Thursday, May 5, 2011

Old Mother Turtle

Hello, dear readers! It feels like it's been weeks since my last confessional post. I have begun cataloguing some really old posts from my old (hidden from the www now) blog. More on that in a later post sometime. For now, I wanted to share this one. I cannot quite believe it's been four years since I wrote this (below)... It honestly is so fresh in my mind that it feels like it was only last year, if that, that I got it down. This is a very pivotal post in the blossoming of my book.


Hope you like it.


More soon!


-- ~ --


14th June, 2007

I have no idea where this is going to end up but I need to log it in this timeline somehow.

I've been clearing a space each morning (energetically more than anything) to enable me to carry out work on this writing I'm doing. I go in with a ritual of shifting and clearing any incorrect energy so that I remain focused and responsible.

It's usually the same old subjects: myself, Steve and the LGBB, our home and belongings. They all get thrown in there when I do a clearing. The past few mornings when I've gone to do it, though, Ella's name has inched its way into my consciousness. One of those inclusions that just flowed so easily that I knew I wasn't forcing it in there. I've been hesitant to include her, wondering why or how on earth my doing a clearing could possibly pertain to her. I see her as a soul far wiser and more capable than me down here doing my bit.

But I think that's where I've gone astray. Perhaps just misguided or naive.

I included Ella in the process this morning and then got started on my work. An hour passed without feeling like even a minute had gone by, when I raised my head out of it again I realised I'd hand written four pages without stopping. Such is the way I write when I really need to, it's so much more constructive too when it comes to me like that.

Anyway, I started back on the computer for a brief moment before Ella's name popped into my head again. It wasn't "her", as such, not like old times - certainly no dialogue was exchanged - but I felt the need to talk to someone about it so I gave one of my intuitive friends a call.

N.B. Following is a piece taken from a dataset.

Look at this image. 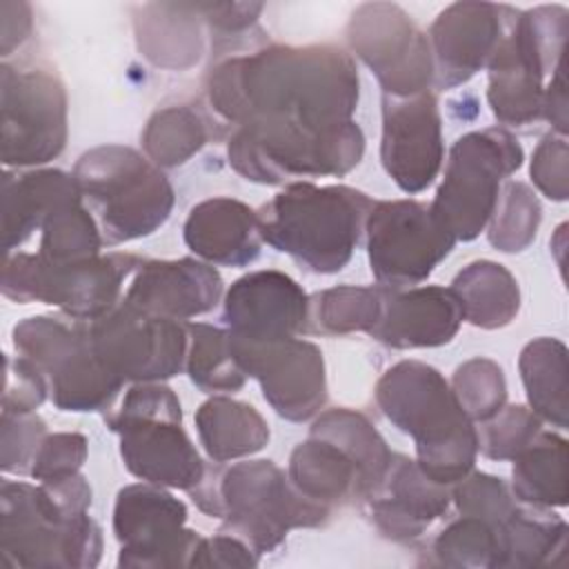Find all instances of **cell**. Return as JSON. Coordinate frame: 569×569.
<instances>
[{"instance_id":"39","label":"cell","mask_w":569,"mask_h":569,"mask_svg":"<svg viewBox=\"0 0 569 569\" xmlns=\"http://www.w3.org/2000/svg\"><path fill=\"white\" fill-rule=\"evenodd\" d=\"M540 213V202L525 182H505L489 218V242L505 253L525 251L536 238Z\"/></svg>"},{"instance_id":"14","label":"cell","mask_w":569,"mask_h":569,"mask_svg":"<svg viewBox=\"0 0 569 569\" xmlns=\"http://www.w3.org/2000/svg\"><path fill=\"white\" fill-rule=\"evenodd\" d=\"M87 331L100 362L122 380L160 382L180 373L187 362V327L127 300L91 320Z\"/></svg>"},{"instance_id":"35","label":"cell","mask_w":569,"mask_h":569,"mask_svg":"<svg viewBox=\"0 0 569 569\" xmlns=\"http://www.w3.org/2000/svg\"><path fill=\"white\" fill-rule=\"evenodd\" d=\"M211 138L207 118L187 104L156 111L142 133V147L156 167H178L198 153Z\"/></svg>"},{"instance_id":"12","label":"cell","mask_w":569,"mask_h":569,"mask_svg":"<svg viewBox=\"0 0 569 569\" xmlns=\"http://www.w3.org/2000/svg\"><path fill=\"white\" fill-rule=\"evenodd\" d=\"M13 347L44 373L51 400L62 411L107 409L124 382L100 362L84 327L27 318L13 327Z\"/></svg>"},{"instance_id":"24","label":"cell","mask_w":569,"mask_h":569,"mask_svg":"<svg viewBox=\"0 0 569 569\" xmlns=\"http://www.w3.org/2000/svg\"><path fill=\"white\" fill-rule=\"evenodd\" d=\"M462 320V309L451 287L385 289L382 313L369 333L393 349L440 347L453 340Z\"/></svg>"},{"instance_id":"10","label":"cell","mask_w":569,"mask_h":569,"mask_svg":"<svg viewBox=\"0 0 569 569\" xmlns=\"http://www.w3.org/2000/svg\"><path fill=\"white\" fill-rule=\"evenodd\" d=\"M222 531L244 540L256 553L273 551L293 527H318L329 507L305 498L271 460L238 462L218 482Z\"/></svg>"},{"instance_id":"37","label":"cell","mask_w":569,"mask_h":569,"mask_svg":"<svg viewBox=\"0 0 569 569\" xmlns=\"http://www.w3.org/2000/svg\"><path fill=\"white\" fill-rule=\"evenodd\" d=\"M187 373L191 382L204 393L238 391L244 385L247 373L231 351L229 331L204 322H191L187 325Z\"/></svg>"},{"instance_id":"23","label":"cell","mask_w":569,"mask_h":569,"mask_svg":"<svg viewBox=\"0 0 569 569\" xmlns=\"http://www.w3.org/2000/svg\"><path fill=\"white\" fill-rule=\"evenodd\" d=\"M222 293V278L216 267L193 258L151 260L138 267L122 300L173 320L211 311Z\"/></svg>"},{"instance_id":"44","label":"cell","mask_w":569,"mask_h":569,"mask_svg":"<svg viewBox=\"0 0 569 569\" xmlns=\"http://www.w3.org/2000/svg\"><path fill=\"white\" fill-rule=\"evenodd\" d=\"M44 438L47 427L31 411H2V471H31L33 458Z\"/></svg>"},{"instance_id":"34","label":"cell","mask_w":569,"mask_h":569,"mask_svg":"<svg viewBox=\"0 0 569 569\" xmlns=\"http://www.w3.org/2000/svg\"><path fill=\"white\" fill-rule=\"evenodd\" d=\"M309 436L331 440L351 456L362 476V498L371 493L382 480L393 456L371 422L362 413L345 407L325 411L313 422Z\"/></svg>"},{"instance_id":"19","label":"cell","mask_w":569,"mask_h":569,"mask_svg":"<svg viewBox=\"0 0 569 569\" xmlns=\"http://www.w3.org/2000/svg\"><path fill=\"white\" fill-rule=\"evenodd\" d=\"M442 156L436 98L429 91L409 98L382 96L380 160L393 182L407 193L427 189L440 171Z\"/></svg>"},{"instance_id":"11","label":"cell","mask_w":569,"mask_h":569,"mask_svg":"<svg viewBox=\"0 0 569 569\" xmlns=\"http://www.w3.org/2000/svg\"><path fill=\"white\" fill-rule=\"evenodd\" d=\"M133 253H109L53 264L38 253L4 258L2 293L16 302H47L76 320H96L118 305L122 282L140 267Z\"/></svg>"},{"instance_id":"31","label":"cell","mask_w":569,"mask_h":569,"mask_svg":"<svg viewBox=\"0 0 569 569\" xmlns=\"http://www.w3.org/2000/svg\"><path fill=\"white\" fill-rule=\"evenodd\" d=\"M513 496L531 507L567 505V440L540 431L513 456Z\"/></svg>"},{"instance_id":"50","label":"cell","mask_w":569,"mask_h":569,"mask_svg":"<svg viewBox=\"0 0 569 569\" xmlns=\"http://www.w3.org/2000/svg\"><path fill=\"white\" fill-rule=\"evenodd\" d=\"M0 13H2V56H9L11 49L20 44L31 29V9L29 4H24L18 20H13L16 16H11V4L0 2Z\"/></svg>"},{"instance_id":"18","label":"cell","mask_w":569,"mask_h":569,"mask_svg":"<svg viewBox=\"0 0 569 569\" xmlns=\"http://www.w3.org/2000/svg\"><path fill=\"white\" fill-rule=\"evenodd\" d=\"M229 342L240 369L260 382L264 400L278 416L302 422L322 409L325 360L313 342L302 338L256 342L231 333Z\"/></svg>"},{"instance_id":"2","label":"cell","mask_w":569,"mask_h":569,"mask_svg":"<svg viewBox=\"0 0 569 569\" xmlns=\"http://www.w3.org/2000/svg\"><path fill=\"white\" fill-rule=\"evenodd\" d=\"M376 400L387 420L413 438L416 462L431 480L451 485L473 469L478 431L438 369L402 360L382 373Z\"/></svg>"},{"instance_id":"49","label":"cell","mask_w":569,"mask_h":569,"mask_svg":"<svg viewBox=\"0 0 569 569\" xmlns=\"http://www.w3.org/2000/svg\"><path fill=\"white\" fill-rule=\"evenodd\" d=\"M567 84H565V60L551 73V82L545 89L542 100V118H547L553 129L565 136L567 131Z\"/></svg>"},{"instance_id":"26","label":"cell","mask_w":569,"mask_h":569,"mask_svg":"<svg viewBox=\"0 0 569 569\" xmlns=\"http://www.w3.org/2000/svg\"><path fill=\"white\" fill-rule=\"evenodd\" d=\"M82 200L73 176L58 169L29 171L20 176H2V247L11 253L36 229H42L47 218Z\"/></svg>"},{"instance_id":"6","label":"cell","mask_w":569,"mask_h":569,"mask_svg":"<svg viewBox=\"0 0 569 569\" xmlns=\"http://www.w3.org/2000/svg\"><path fill=\"white\" fill-rule=\"evenodd\" d=\"M565 40V7H538L516 13L487 62V100L502 124L525 127L542 118V80L562 62Z\"/></svg>"},{"instance_id":"22","label":"cell","mask_w":569,"mask_h":569,"mask_svg":"<svg viewBox=\"0 0 569 569\" xmlns=\"http://www.w3.org/2000/svg\"><path fill=\"white\" fill-rule=\"evenodd\" d=\"M365 500L373 525L387 538L411 540L449 509L451 493L447 485L431 480L416 460L393 453L382 480Z\"/></svg>"},{"instance_id":"16","label":"cell","mask_w":569,"mask_h":569,"mask_svg":"<svg viewBox=\"0 0 569 569\" xmlns=\"http://www.w3.org/2000/svg\"><path fill=\"white\" fill-rule=\"evenodd\" d=\"M347 38L356 56L376 73L385 96L409 98L433 84L429 38L396 4H360L349 22Z\"/></svg>"},{"instance_id":"5","label":"cell","mask_w":569,"mask_h":569,"mask_svg":"<svg viewBox=\"0 0 569 569\" xmlns=\"http://www.w3.org/2000/svg\"><path fill=\"white\" fill-rule=\"evenodd\" d=\"M109 427L120 436L124 467L136 478L187 491L207 478L204 462L182 429L180 400L169 387H131L120 409L109 416Z\"/></svg>"},{"instance_id":"38","label":"cell","mask_w":569,"mask_h":569,"mask_svg":"<svg viewBox=\"0 0 569 569\" xmlns=\"http://www.w3.org/2000/svg\"><path fill=\"white\" fill-rule=\"evenodd\" d=\"M102 238L91 213L80 204H67L53 211L42 224L38 256L44 262L64 264L100 256Z\"/></svg>"},{"instance_id":"15","label":"cell","mask_w":569,"mask_h":569,"mask_svg":"<svg viewBox=\"0 0 569 569\" xmlns=\"http://www.w3.org/2000/svg\"><path fill=\"white\" fill-rule=\"evenodd\" d=\"M67 142V93L42 69L2 64V162L42 164L60 156Z\"/></svg>"},{"instance_id":"41","label":"cell","mask_w":569,"mask_h":569,"mask_svg":"<svg viewBox=\"0 0 569 569\" xmlns=\"http://www.w3.org/2000/svg\"><path fill=\"white\" fill-rule=\"evenodd\" d=\"M451 391L460 409L471 420H489L507 400V385L500 365L489 358H471L460 365L451 380Z\"/></svg>"},{"instance_id":"45","label":"cell","mask_w":569,"mask_h":569,"mask_svg":"<svg viewBox=\"0 0 569 569\" xmlns=\"http://www.w3.org/2000/svg\"><path fill=\"white\" fill-rule=\"evenodd\" d=\"M87 458V438L80 433L47 436L33 458L31 476L40 482L78 473Z\"/></svg>"},{"instance_id":"20","label":"cell","mask_w":569,"mask_h":569,"mask_svg":"<svg viewBox=\"0 0 569 569\" xmlns=\"http://www.w3.org/2000/svg\"><path fill=\"white\" fill-rule=\"evenodd\" d=\"M516 9L489 2H456L447 7L429 31L433 84L453 89L480 71L505 38Z\"/></svg>"},{"instance_id":"17","label":"cell","mask_w":569,"mask_h":569,"mask_svg":"<svg viewBox=\"0 0 569 569\" xmlns=\"http://www.w3.org/2000/svg\"><path fill=\"white\" fill-rule=\"evenodd\" d=\"M187 507L158 485H129L118 493L113 533L120 567L191 565L200 536L184 529Z\"/></svg>"},{"instance_id":"33","label":"cell","mask_w":569,"mask_h":569,"mask_svg":"<svg viewBox=\"0 0 569 569\" xmlns=\"http://www.w3.org/2000/svg\"><path fill=\"white\" fill-rule=\"evenodd\" d=\"M502 567L553 565L567 547V522L542 507L516 509L502 525Z\"/></svg>"},{"instance_id":"7","label":"cell","mask_w":569,"mask_h":569,"mask_svg":"<svg viewBox=\"0 0 569 569\" xmlns=\"http://www.w3.org/2000/svg\"><path fill=\"white\" fill-rule=\"evenodd\" d=\"M0 553L20 567H96L100 527L87 516L69 518L42 485L2 480Z\"/></svg>"},{"instance_id":"28","label":"cell","mask_w":569,"mask_h":569,"mask_svg":"<svg viewBox=\"0 0 569 569\" xmlns=\"http://www.w3.org/2000/svg\"><path fill=\"white\" fill-rule=\"evenodd\" d=\"M200 445L216 462L260 451L269 442V427L256 407L216 396L196 413Z\"/></svg>"},{"instance_id":"36","label":"cell","mask_w":569,"mask_h":569,"mask_svg":"<svg viewBox=\"0 0 569 569\" xmlns=\"http://www.w3.org/2000/svg\"><path fill=\"white\" fill-rule=\"evenodd\" d=\"M385 289L342 284L325 289L309 298V329L316 333L342 336L351 331H371L382 313Z\"/></svg>"},{"instance_id":"27","label":"cell","mask_w":569,"mask_h":569,"mask_svg":"<svg viewBox=\"0 0 569 569\" xmlns=\"http://www.w3.org/2000/svg\"><path fill=\"white\" fill-rule=\"evenodd\" d=\"M289 480L305 498L325 507L347 498H362L358 465L338 445L318 436H309L293 449Z\"/></svg>"},{"instance_id":"46","label":"cell","mask_w":569,"mask_h":569,"mask_svg":"<svg viewBox=\"0 0 569 569\" xmlns=\"http://www.w3.org/2000/svg\"><path fill=\"white\" fill-rule=\"evenodd\" d=\"M4 400L2 411H16V413H29L47 398L49 382L44 373L24 356H16L11 360L4 358Z\"/></svg>"},{"instance_id":"32","label":"cell","mask_w":569,"mask_h":569,"mask_svg":"<svg viewBox=\"0 0 569 569\" xmlns=\"http://www.w3.org/2000/svg\"><path fill=\"white\" fill-rule=\"evenodd\" d=\"M531 411L558 429H567V347L556 338L531 340L518 360Z\"/></svg>"},{"instance_id":"3","label":"cell","mask_w":569,"mask_h":569,"mask_svg":"<svg viewBox=\"0 0 569 569\" xmlns=\"http://www.w3.org/2000/svg\"><path fill=\"white\" fill-rule=\"evenodd\" d=\"M373 202L347 187L291 182L258 213L260 236L311 273H338L353 256Z\"/></svg>"},{"instance_id":"4","label":"cell","mask_w":569,"mask_h":569,"mask_svg":"<svg viewBox=\"0 0 569 569\" xmlns=\"http://www.w3.org/2000/svg\"><path fill=\"white\" fill-rule=\"evenodd\" d=\"M73 178L100 216L107 244L153 233L173 209V187L167 176L122 144L96 147L80 156Z\"/></svg>"},{"instance_id":"9","label":"cell","mask_w":569,"mask_h":569,"mask_svg":"<svg viewBox=\"0 0 569 569\" xmlns=\"http://www.w3.org/2000/svg\"><path fill=\"white\" fill-rule=\"evenodd\" d=\"M522 167V147L507 129H482L458 138L445 178L429 204L456 240H473L489 222L500 184Z\"/></svg>"},{"instance_id":"29","label":"cell","mask_w":569,"mask_h":569,"mask_svg":"<svg viewBox=\"0 0 569 569\" xmlns=\"http://www.w3.org/2000/svg\"><path fill=\"white\" fill-rule=\"evenodd\" d=\"M196 4H144L136 18L142 53L158 67L180 69L198 62L202 53Z\"/></svg>"},{"instance_id":"1","label":"cell","mask_w":569,"mask_h":569,"mask_svg":"<svg viewBox=\"0 0 569 569\" xmlns=\"http://www.w3.org/2000/svg\"><path fill=\"white\" fill-rule=\"evenodd\" d=\"M211 107L238 127L327 131L351 122L358 71L349 53L322 47H267L216 64Z\"/></svg>"},{"instance_id":"48","label":"cell","mask_w":569,"mask_h":569,"mask_svg":"<svg viewBox=\"0 0 569 569\" xmlns=\"http://www.w3.org/2000/svg\"><path fill=\"white\" fill-rule=\"evenodd\" d=\"M258 553L238 536L220 531L213 538H202L189 567H253Z\"/></svg>"},{"instance_id":"25","label":"cell","mask_w":569,"mask_h":569,"mask_svg":"<svg viewBox=\"0 0 569 569\" xmlns=\"http://www.w3.org/2000/svg\"><path fill=\"white\" fill-rule=\"evenodd\" d=\"M184 242L211 264L244 267L260 253L258 213L233 198H209L191 209Z\"/></svg>"},{"instance_id":"13","label":"cell","mask_w":569,"mask_h":569,"mask_svg":"<svg viewBox=\"0 0 569 569\" xmlns=\"http://www.w3.org/2000/svg\"><path fill=\"white\" fill-rule=\"evenodd\" d=\"M365 231L371 273L385 289L427 280L456 244L431 207L418 200L373 202Z\"/></svg>"},{"instance_id":"42","label":"cell","mask_w":569,"mask_h":569,"mask_svg":"<svg viewBox=\"0 0 569 569\" xmlns=\"http://www.w3.org/2000/svg\"><path fill=\"white\" fill-rule=\"evenodd\" d=\"M542 420L522 405L502 407L496 416L485 420L478 431V451L491 460H513L540 431Z\"/></svg>"},{"instance_id":"30","label":"cell","mask_w":569,"mask_h":569,"mask_svg":"<svg viewBox=\"0 0 569 569\" xmlns=\"http://www.w3.org/2000/svg\"><path fill=\"white\" fill-rule=\"evenodd\" d=\"M462 318L480 329L507 327L520 309V289L516 278L498 262L476 260L467 264L451 282Z\"/></svg>"},{"instance_id":"43","label":"cell","mask_w":569,"mask_h":569,"mask_svg":"<svg viewBox=\"0 0 569 569\" xmlns=\"http://www.w3.org/2000/svg\"><path fill=\"white\" fill-rule=\"evenodd\" d=\"M451 498L462 516L485 520L493 527H500L518 509V502L509 493L502 478L480 471L467 473L462 480H458Z\"/></svg>"},{"instance_id":"8","label":"cell","mask_w":569,"mask_h":569,"mask_svg":"<svg viewBox=\"0 0 569 569\" xmlns=\"http://www.w3.org/2000/svg\"><path fill=\"white\" fill-rule=\"evenodd\" d=\"M365 153V136L351 120L327 131L238 127L229 162L247 180L280 184L289 178L345 176Z\"/></svg>"},{"instance_id":"21","label":"cell","mask_w":569,"mask_h":569,"mask_svg":"<svg viewBox=\"0 0 569 569\" xmlns=\"http://www.w3.org/2000/svg\"><path fill=\"white\" fill-rule=\"evenodd\" d=\"M222 320L231 336L244 340L296 338L309 329V298L282 271H251L227 291Z\"/></svg>"},{"instance_id":"40","label":"cell","mask_w":569,"mask_h":569,"mask_svg":"<svg viewBox=\"0 0 569 569\" xmlns=\"http://www.w3.org/2000/svg\"><path fill=\"white\" fill-rule=\"evenodd\" d=\"M433 551L447 567H502L500 527L462 516L436 538Z\"/></svg>"},{"instance_id":"47","label":"cell","mask_w":569,"mask_h":569,"mask_svg":"<svg viewBox=\"0 0 569 569\" xmlns=\"http://www.w3.org/2000/svg\"><path fill=\"white\" fill-rule=\"evenodd\" d=\"M567 160L569 151L562 136H545L533 151L531 180L549 200H567Z\"/></svg>"}]
</instances>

What ensued was a "lightbulb moment" of a conversation. Just incredible. Once I had finished explaining that Ellanor seemed to be wanting to be included lately in my clearing and protection, my friend said, "Why ever would she not? She is a part of your family - yours, Steve's, Lolly's. You're her mother, you represent her connection to Mother Earth in this lifetime, of course she would come to you when she feels the need for some added protection." 

Hearing it in such simple, factual terms just made me crumble. I don't know why it took her to say it, after all, I have been struggling (it feels like) for so long to retain the title of "Ella's mum" to anybody who's still willing to hear me rant about it. And then, something so easy and flowing as a simple morning ritual is the thing to really bring it back into perspective for me.

Now I am clearer.

And the turtle connection? When I rang, my friend had been researching and meditating with Turtle, who had come to her first thing this morning. Her mother passed away (she too had experienced a neonatal loss some 60 years ago, back in a time when there was no such thing as expressing oneself on the largely accepting realm of the internet, or anything similar for that matter) and she was drawn to uncovering a bit more about Mother Earth and the mother connection today. My phone call came right in the middle of this work for her.

What I gleaned today is that Turtle, who lays her eggs in the sand, where they hatch and many not make it to the ocean as they fall prey to predators, never loses her threads of connection to all her babies.

And I blubbered. Hell yeah, I did when I heard that. Just beautiful.